Artificial intelligence applied to games is a typical application. IBM’s deep blue chess program beat Gary Kasparov in 1997 after a 15 year development period.
Blackjack is one of the few casino games where the odds of winning are not totally tilted in favour of the casino. The game is relatively simple:
1. The player plays against the dealer for Blackjack where the player and dealer holds an Ace and 10 or Face Card totalling 21 points. It can be the case that the player holds 21 in three cards. This case is not blackjack.
2. Bets are placed before each player and dealer are dealt two cards.
3. The dealer deals players cards face up.
4. The dealer deals themselves two cards – one up and one down. The game revolves around guessing that the dealer has Blackjack or the highest valued hand.
5. If the player breaks 21, they bust and lose all their bets.
6. The game has six player decision points:
a. Stand – take no further action to improve the player’s hand.
b. Hit – take another card and bet the action will result in 21.
c. Split If the player has a pair of face cards valued at 10 points each, two the hand may be split into two in the hope that the player will be dealt an ace.
d. Double Down – enables player to add a new hand to their initial hand.

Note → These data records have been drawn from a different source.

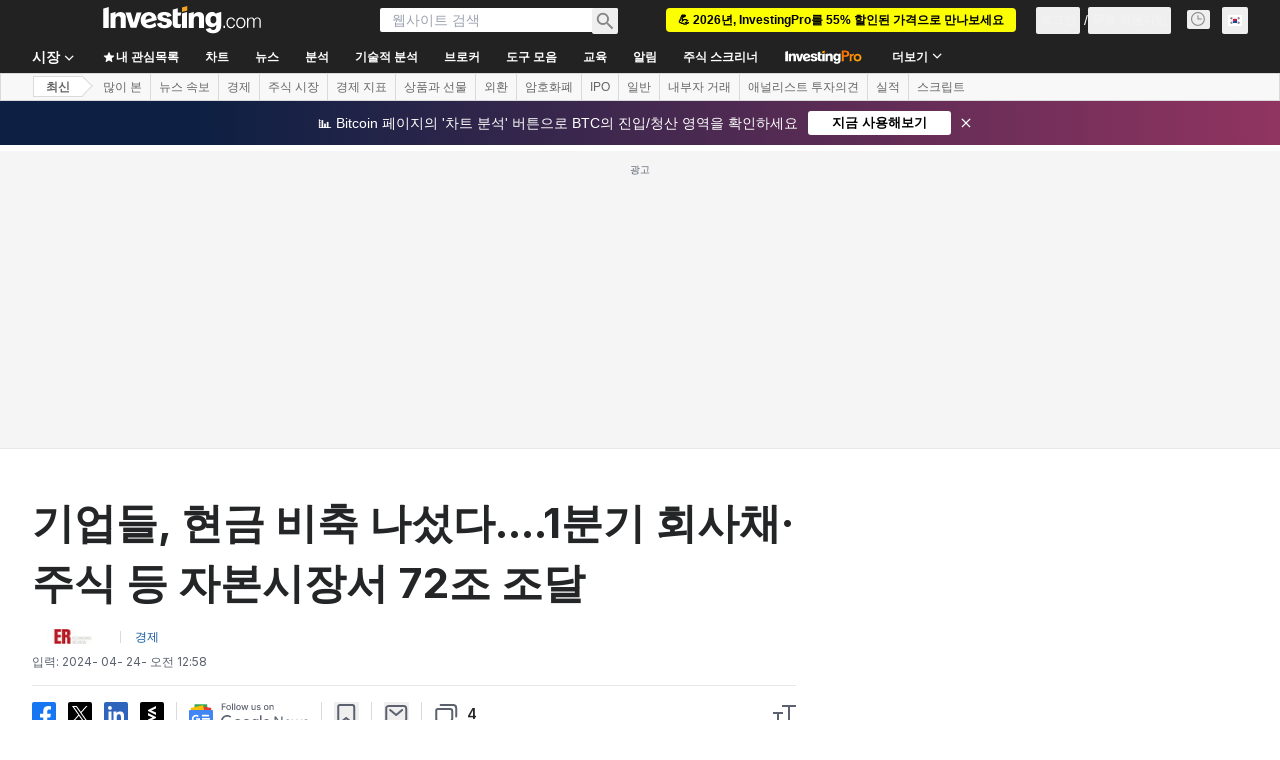

--- FILE ---
content_type: application/javascript
request_url: https://promos.investing.com/eu-a4flkt7l2b/z9gd/9a63d23b-49c1-4335-b698-e7f3ab10af6c/kr.investing.com/jsonp/z?cb=1768802637410&callback=__dgojrryk0uelt
body_size: 730
content:
__dgojrryk0uelt({"da":"bg*br*al|Apple%bt*bm*bs*cb*bu*dl$0^j~m|131.0.0.0%v~d~f~primarySoftwareType|Robot%s~r~dg*e~b~dq*z|Blink%cn*ds*ba*ch*cc*n|Chrome%t~bl*ac~aa~g~y|macOS%ce*ah~bq*bd~dd*cq$0^cl*df*bp*ad|Desktop%bh*c~dc*dn*bi*ae~ci*cx*p~bk*de*bc*i~h|10.15.7%cd*w~cu*ck*l~u~partialIdentification*af~bz*db*ab*q~a*cp$0^dh*k|Apple%cr*ag|-","ts":1768802638064.0,"success":true,"rand":124925,"geo":{"continent_name":"North America","latitude":39.9625,"country_code":"US","zipcode":"43215","time_zone":"America/New_York","metro_code":535,"country_name":"United States","region_name":"Ohio","region_code":"OH","ip":"18.218.53.106","longitude":-83.0061,"continent_code":"NA","city":"Columbus"}});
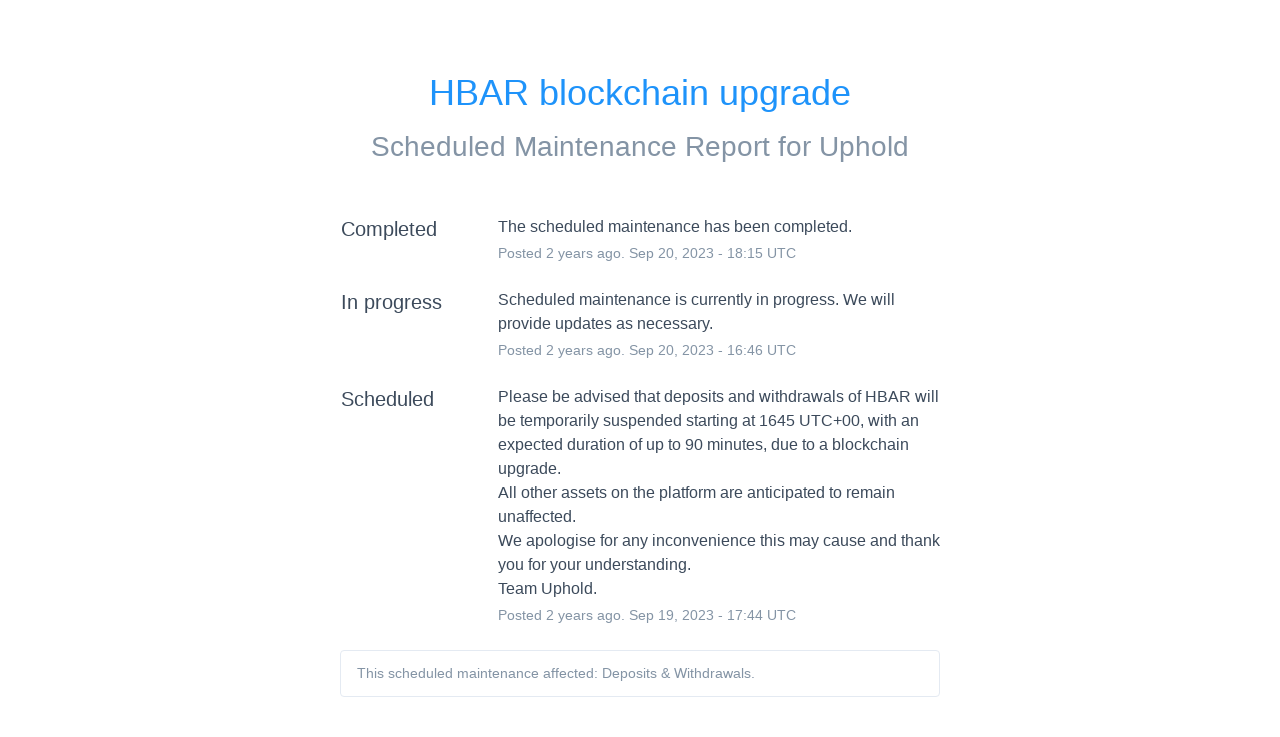

--- FILE ---
content_type: text/css
request_url: https://dka575ofm4ao0.cloudfront.net/page_display_customizations-custom_css_externals/81513/external20181116-103-bo1txi.css
body_size: 12
content:
.masthead .text-container { background-color: transparent !important; position: relative !important;  }
 
.masthead .page-name a {
  color: #3c4a5b !important; }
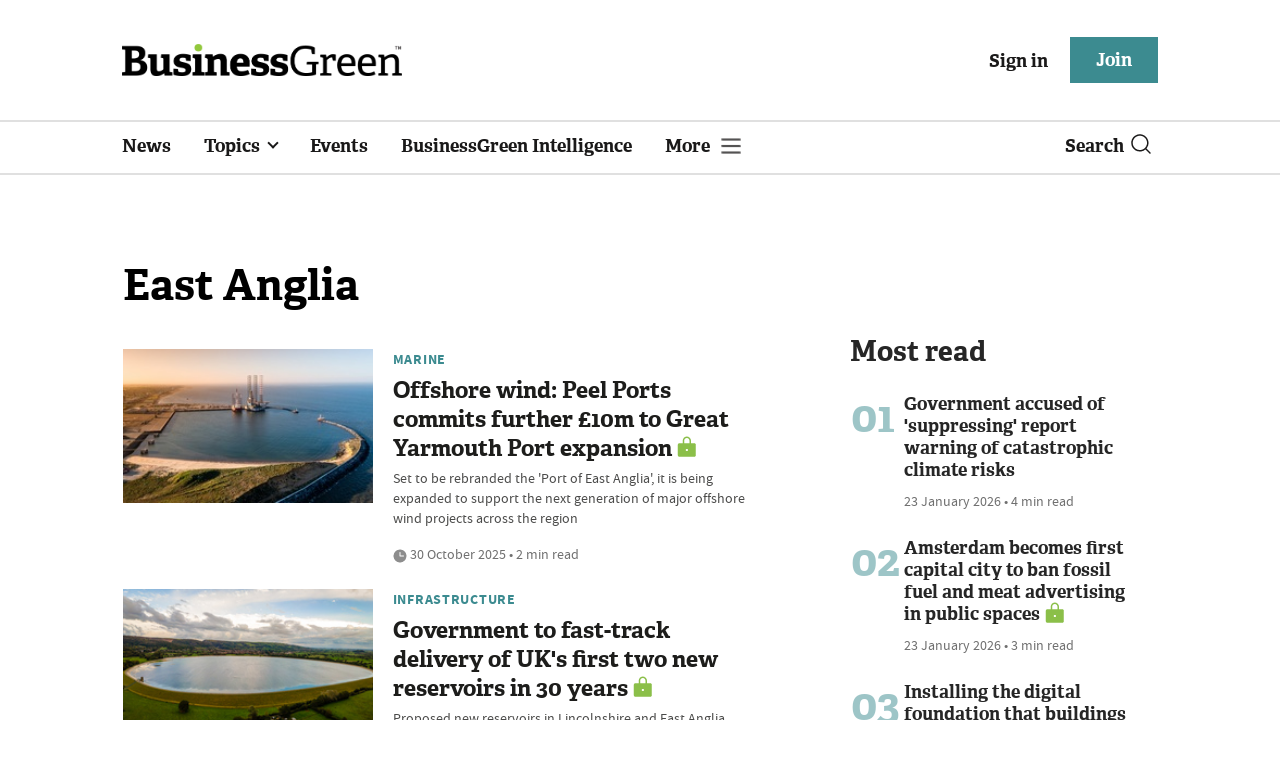

--- FILE ---
content_type: text/html; charset=utf-8
request_url: https://www.businessgreen.com/get_remote_component?id=4a751042-5670-9e34-bab5-e815fe7a79cc
body_size: 1179
content:
<!-- Component :: most_read_right--> 
  <div class="common-full-block ranked-articles-list single-col ">
    <div class="common-header-content">
      <div class="common-header">
        Most read
      </div>
    </div>
    <div class="row most-ranked-block">
        <div class="most-ranked-content col-lg-12 col-md-6 col-sm-6">
          <div class="most-ranked-left">01</div>
          <div class="most-ranked-right">
            <h4>    <a title="Government accused of &#39;suppressing&#39; report warning of catastrophic climate risks" class="lock unlock" href="/news/4524657/government-accused-suppressing-report-warning-catastrophic-climate-risks">Government accused of &#39;suppressing&#39; report warning of catastrophic climate risks</a>
</h4>
            <div class="published">
                23 January 2026


 •
              4 min read
            </div>
          </div>
        </div>
        <div class="most-ranked-content col-lg-12 col-md-6 col-sm-6">
          <div class="most-ranked-left">02</div>
          <div class="most-ranked-right">
            <h4>    <a title="Amsterdam becomes first capital city to ban fossil fuel and meat advertising in public spaces" class="lock" href="/news/4524637/amsterdam-capital-city-ban-fossil-fuel-meat-advertising-public-spaces">Amsterdam becomes first capital city to ban fossil fuel and meat advertising in public spaces</a>
</h4>
            <div class="published">
                23 January 2026


 •
              3 min read
            </div>
          </div>
        </div>
        <div class="most-ranked-content col-lg-12 col-md-6 col-sm-6">
          <div class="most-ranked-left">03</div>
          <div class="most-ranked-right">
            <h4>    <a title="Installing the digital foundation that buildings need for a decarbonised future" class="lock" href="/sponsored/4524334/installing-digital-foundation-buildings-decarbonised-future">Installing the digital foundation that buildings need for a decarbonised future</a>
</h4>
            <div class="published">
                23 January 2026


 •
              3 min read
            </div>
          </div>
        </div>
        <div class="most-ranked-content col-lg-12 col-md-6 col-sm-6">
          <div class="most-ranked-left">04</div>
          <div class="most-ranked-right">
            <h4>    <a title="Greenwashing versus green hushing: Is there a better way?" class="lock" href="/feature/4524661/greenwashing-versus-green-hushing">Greenwashing versus green hushing: Is there a better way?</a>
</h4>
            <div class="published">
                23 January 2026


 •
              9 min read
            </div>
          </div>
        </div>
        <div class="most-ranked-content col-lg-12 col-md-6 col-sm-6">
          <div class="most-ranked-left">05</div>
          <div class="most-ranked-right">
            <h4>    <a title="Global Briefing: Mexico completes record sustainable bond issuance" class="lock" href="/news-analysis/4524368/global-briefing-mexico-completes-record-sustainable-bond-issuance">Global Briefing: Mexico completes record sustainable bond issuance</a>
</h4>
            <div class="published">
                23 January 2026


 •
              5 min read
            </div>
          </div>
        </div>
    </div>
  </div>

e. Surrender – player exits round losing one half if the initial bet.
The iBlackjack application applies eLearning techniques to learn of the optimal next dealer and player move. The system will deploy a dealer robot which mimics the role of the dealer. Similarly one or more player bots and a human player would be implemented.
The system is under development.
The basic technology stack includes:
1. Java Standard Edition v9
2. Eclipse Oxygen 2
3. Apache Tomcat for web services, messaging, and HTML 5 interface functions.
4. Docker virtual application containers.
5. Amazon Web Services as the host environment.
6. MySQL relational database system
7. Encrypted user repository database.